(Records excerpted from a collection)
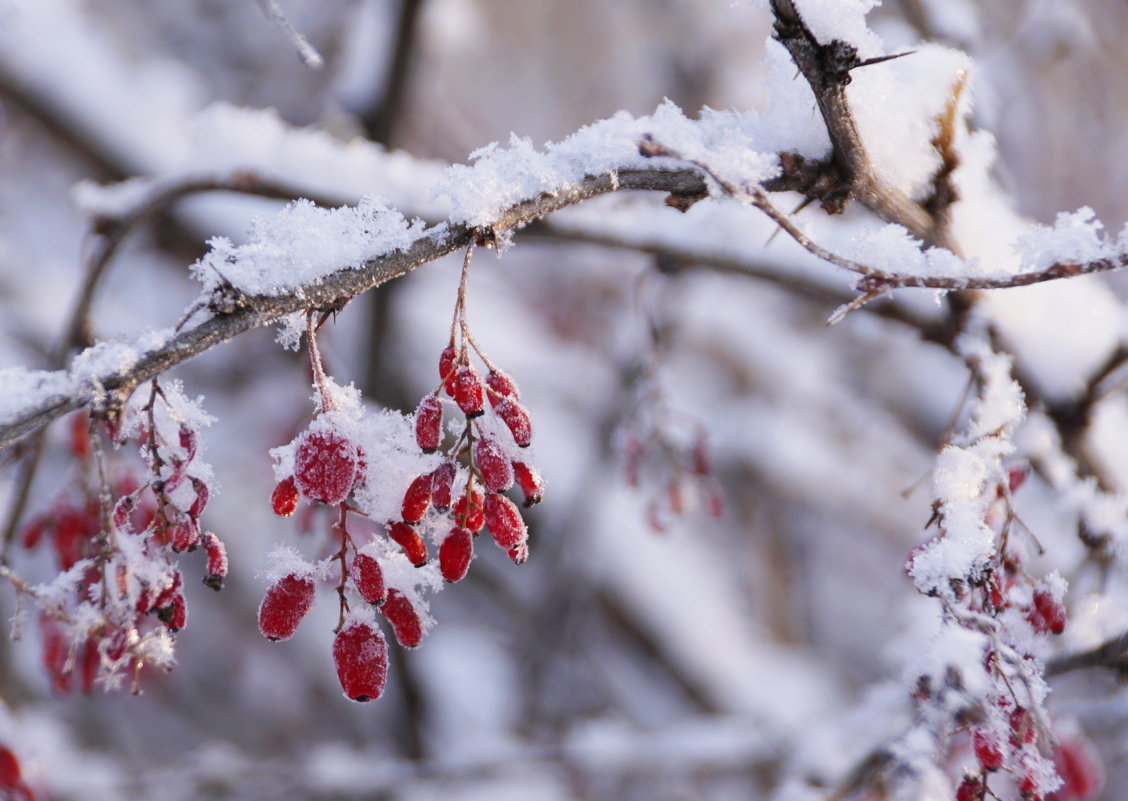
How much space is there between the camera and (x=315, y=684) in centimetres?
459

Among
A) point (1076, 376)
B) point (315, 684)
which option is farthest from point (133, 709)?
point (1076, 376)

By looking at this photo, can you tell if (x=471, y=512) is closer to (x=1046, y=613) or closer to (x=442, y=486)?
(x=442, y=486)

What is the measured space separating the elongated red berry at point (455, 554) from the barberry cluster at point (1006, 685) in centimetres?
45

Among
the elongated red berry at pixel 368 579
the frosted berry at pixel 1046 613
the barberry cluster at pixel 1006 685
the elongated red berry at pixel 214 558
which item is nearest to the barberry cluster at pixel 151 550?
the elongated red berry at pixel 214 558

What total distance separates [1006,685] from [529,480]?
0.53 metres

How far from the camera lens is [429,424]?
82cm

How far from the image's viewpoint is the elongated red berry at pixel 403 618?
85cm

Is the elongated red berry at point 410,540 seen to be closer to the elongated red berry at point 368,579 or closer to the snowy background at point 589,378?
the elongated red berry at point 368,579

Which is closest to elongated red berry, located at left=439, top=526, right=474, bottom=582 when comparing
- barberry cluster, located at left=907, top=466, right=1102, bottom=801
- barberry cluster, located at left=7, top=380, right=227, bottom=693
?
barberry cluster, located at left=7, top=380, right=227, bottom=693

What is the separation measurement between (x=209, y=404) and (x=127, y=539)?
128 inches

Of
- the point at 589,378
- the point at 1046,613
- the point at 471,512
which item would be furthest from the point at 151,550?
the point at 589,378

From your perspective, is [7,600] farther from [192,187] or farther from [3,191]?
[192,187]

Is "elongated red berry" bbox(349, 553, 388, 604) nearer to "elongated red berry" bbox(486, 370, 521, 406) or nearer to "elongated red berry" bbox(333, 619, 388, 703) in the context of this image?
"elongated red berry" bbox(333, 619, 388, 703)

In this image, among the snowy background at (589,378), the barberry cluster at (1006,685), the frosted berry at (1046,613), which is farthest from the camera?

**YOUR TASK**
Every entry above is to be set down exactly; the pictures are to be left out.

**ANSWER IN FULL**
How much space is there between the camera and (x=315, y=684) in centimetres?
459

Among
A) point (1076, 376)
B) point (315, 684)
which option is farthest from point (133, 709)?
point (1076, 376)

By looking at this photo, can you tell if (x=471, y=512) is closer to (x=1046, y=613) or closer to (x=442, y=486)?
(x=442, y=486)

What is the measured space separating the elongated red berry at point (455, 554) from the barberry cluster at point (1006, 685) in centimetres?
45

Among
the elongated red berry at pixel 368 579
the frosted berry at pixel 1046 613
the barberry cluster at pixel 1006 685
the elongated red berry at pixel 214 558
which item is nearest to the barberry cluster at pixel 151 550?
the elongated red berry at pixel 214 558

What total distance separates [1006,685] from [529,480]?
0.53 metres

How far from the camera lens is [429,424]?
82cm

How far from the image's viewpoint is the elongated red berry at pixel 403 618?
85cm

Is the elongated red berry at point 410,540 seen to be closer to the elongated red berry at point 368,579 or closer to the snowy background at point 589,378?
the elongated red berry at point 368,579

Which is closest to elongated red berry, located at left=439, top=526, right=474, bottom=582 when comparing
- barberry cluster, located at left=907, top=466, right=1102, bottom=801
- barberry cluster, located at left=7, top=380, right=227, bottom=693
?
barberry cluster, located at left=7, top=380, right=227, bottom=693

What is the separation measurement between (x=209, y=404) and (x=127, y=539)?
128 inches

Of
- the point at 589,378
- the point at 1046,613
- the point at 471,512
which item would be furthest from the point at 151,550?
the point at 589,378

From your perspective, is [7,600] farther from [192,187] or farther from [3,191]?
[192,187]

Is "elongated red berry" bbox(349, 553, 388, 604) nearer to "elongated red berry" bbox(486, 370, 521, 406) or nearer to "elongated red berry" bbox(333, 619, 388, 703) in the context of this image?
"elongated red berry" bbox(333, 619, 388, 703)

In this image, among the snowy background at (589,378), the barberry cluster at (1006,685), the frosted berry at (1046,613), which is farthest from the camera?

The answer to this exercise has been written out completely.